A further paragraph in the same article grants soldiers the right to receive free legal assistance from the state to defend their rights and their good name.
There is not a word about military tribunals, much less the death penalty. Since capital punishment is outlawed by the Mozambican constitution, a constitutional amendment would be needed to reintroduce it.
Verissimo stressed that the concept of military justice is much broader than simply holding court martials. Legal and disciplinary matters concerning soldiers "happen all the time", he said.
As for military tribunals, these are not permitted under the Constitution. The Constitution lists the types of court that may exist in Mozambique, and these do not include military courts. Verissimo reminded the deputies that, under a law passed by the Assembly in 2009, in times of peace, military crimes are brought to trial in the ordinary civilian courts.
As for Renamo's claim that, under the government bill, troops can be used against the civilian population, Verissimo said the armed forces may only be used in internal security in cases when the police are unable to handle the situation.

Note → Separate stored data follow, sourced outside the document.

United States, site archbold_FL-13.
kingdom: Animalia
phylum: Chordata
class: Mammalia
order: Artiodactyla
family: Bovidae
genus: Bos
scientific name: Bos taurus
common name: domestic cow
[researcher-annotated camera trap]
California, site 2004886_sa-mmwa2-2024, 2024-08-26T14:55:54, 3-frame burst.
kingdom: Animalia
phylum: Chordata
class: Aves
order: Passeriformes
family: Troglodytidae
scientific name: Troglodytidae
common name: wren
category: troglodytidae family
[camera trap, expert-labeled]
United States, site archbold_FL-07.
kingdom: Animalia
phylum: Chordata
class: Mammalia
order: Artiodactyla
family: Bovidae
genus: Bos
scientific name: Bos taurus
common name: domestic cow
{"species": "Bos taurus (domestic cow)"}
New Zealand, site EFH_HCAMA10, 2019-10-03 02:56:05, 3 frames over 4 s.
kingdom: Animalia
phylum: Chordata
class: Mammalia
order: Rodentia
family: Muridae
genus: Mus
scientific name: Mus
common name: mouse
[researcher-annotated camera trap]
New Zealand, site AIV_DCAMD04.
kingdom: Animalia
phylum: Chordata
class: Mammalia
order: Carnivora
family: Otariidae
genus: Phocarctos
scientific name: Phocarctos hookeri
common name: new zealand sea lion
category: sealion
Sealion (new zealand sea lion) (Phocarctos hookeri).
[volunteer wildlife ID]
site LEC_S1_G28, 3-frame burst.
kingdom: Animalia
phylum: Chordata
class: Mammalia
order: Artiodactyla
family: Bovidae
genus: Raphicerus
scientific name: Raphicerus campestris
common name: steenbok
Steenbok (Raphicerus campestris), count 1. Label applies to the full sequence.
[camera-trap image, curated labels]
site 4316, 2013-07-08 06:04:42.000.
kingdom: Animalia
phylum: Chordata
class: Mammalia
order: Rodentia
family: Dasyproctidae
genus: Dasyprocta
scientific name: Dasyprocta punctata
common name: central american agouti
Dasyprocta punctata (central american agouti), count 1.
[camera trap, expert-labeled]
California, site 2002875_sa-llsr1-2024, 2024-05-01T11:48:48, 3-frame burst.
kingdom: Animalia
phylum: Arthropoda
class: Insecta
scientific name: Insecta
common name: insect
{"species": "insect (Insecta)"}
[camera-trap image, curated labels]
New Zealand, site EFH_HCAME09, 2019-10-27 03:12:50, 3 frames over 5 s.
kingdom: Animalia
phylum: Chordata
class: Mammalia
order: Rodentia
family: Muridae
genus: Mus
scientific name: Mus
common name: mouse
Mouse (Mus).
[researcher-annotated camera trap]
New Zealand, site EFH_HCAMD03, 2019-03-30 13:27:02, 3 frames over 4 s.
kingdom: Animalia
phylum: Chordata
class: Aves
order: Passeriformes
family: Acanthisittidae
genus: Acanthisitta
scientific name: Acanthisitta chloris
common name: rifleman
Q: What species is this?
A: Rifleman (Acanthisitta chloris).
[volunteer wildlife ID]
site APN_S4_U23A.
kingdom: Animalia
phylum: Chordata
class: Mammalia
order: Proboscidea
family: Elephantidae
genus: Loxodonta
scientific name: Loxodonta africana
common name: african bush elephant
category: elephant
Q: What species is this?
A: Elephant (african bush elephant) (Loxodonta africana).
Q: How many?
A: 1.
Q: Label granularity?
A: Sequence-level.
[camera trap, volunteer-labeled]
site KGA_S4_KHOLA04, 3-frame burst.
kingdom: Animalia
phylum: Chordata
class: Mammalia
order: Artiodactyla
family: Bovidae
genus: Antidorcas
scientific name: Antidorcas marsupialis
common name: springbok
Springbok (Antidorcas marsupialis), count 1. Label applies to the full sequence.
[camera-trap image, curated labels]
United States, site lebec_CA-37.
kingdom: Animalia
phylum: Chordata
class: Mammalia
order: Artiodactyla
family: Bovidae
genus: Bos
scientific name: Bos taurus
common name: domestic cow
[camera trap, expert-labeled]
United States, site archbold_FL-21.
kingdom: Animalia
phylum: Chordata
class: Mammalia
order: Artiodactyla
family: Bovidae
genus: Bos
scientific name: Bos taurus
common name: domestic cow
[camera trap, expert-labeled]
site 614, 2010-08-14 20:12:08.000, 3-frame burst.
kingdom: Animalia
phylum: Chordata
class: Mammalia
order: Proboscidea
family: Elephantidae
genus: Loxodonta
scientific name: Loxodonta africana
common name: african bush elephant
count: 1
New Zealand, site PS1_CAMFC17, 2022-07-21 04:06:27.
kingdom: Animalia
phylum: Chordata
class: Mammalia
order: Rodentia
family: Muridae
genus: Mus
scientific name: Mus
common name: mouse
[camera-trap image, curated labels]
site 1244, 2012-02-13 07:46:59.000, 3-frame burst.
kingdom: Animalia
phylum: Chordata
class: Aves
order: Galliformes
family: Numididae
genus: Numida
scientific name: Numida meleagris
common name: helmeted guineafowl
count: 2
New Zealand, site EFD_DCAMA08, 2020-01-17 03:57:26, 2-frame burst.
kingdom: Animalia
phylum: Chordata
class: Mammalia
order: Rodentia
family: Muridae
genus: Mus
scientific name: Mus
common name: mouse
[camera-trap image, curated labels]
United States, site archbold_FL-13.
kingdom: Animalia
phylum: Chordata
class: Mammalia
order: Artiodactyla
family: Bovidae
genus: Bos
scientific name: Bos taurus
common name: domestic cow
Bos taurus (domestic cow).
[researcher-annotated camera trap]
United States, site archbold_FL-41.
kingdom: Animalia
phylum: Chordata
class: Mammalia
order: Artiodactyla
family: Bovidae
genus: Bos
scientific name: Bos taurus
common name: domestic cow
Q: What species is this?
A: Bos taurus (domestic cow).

The armed forces can be used internally when a State of Siege or a State of Emergency is declared. But never in Mozambican history, even at the height of the South African apartheid regime's aggression against Mozambique, has a State of Siege or State of Emergency been declared.
The main innovations in the bill are the creation of a "national maritime authority system" and a "national aeronautical authority", which will be established under separate laws to regulate military use of Mozambican waters and airspace. These should not affect civilian shipping or aviation.
The bill passed its first reading with 137 Frelimo deputies voting in favour and 47 Renamo deputies voting against.
The 13 deputies of the Mozambique Democratic Movement (MDM) abstained, mainly in protest against their exclusion from the Defence and Public Order Commission.
The MDM's seat on the Commission is occupied by Geraldo Carvalho who has defected from the MDM to Renamo. The MDM has been trying for months to have Carvalho expelled from the Assembly, since the Assembly's standing orders do not allow a deputy elected on the ticket of one party to switch allegiance to another.
But the Assembly's governing board, its Standing Commission, has failed to take any measure against Carvalho, even though he campaigned openly for Renamo during last year's municipal elections, and is now a Renamo candidate for the 15 October parliamentary elections.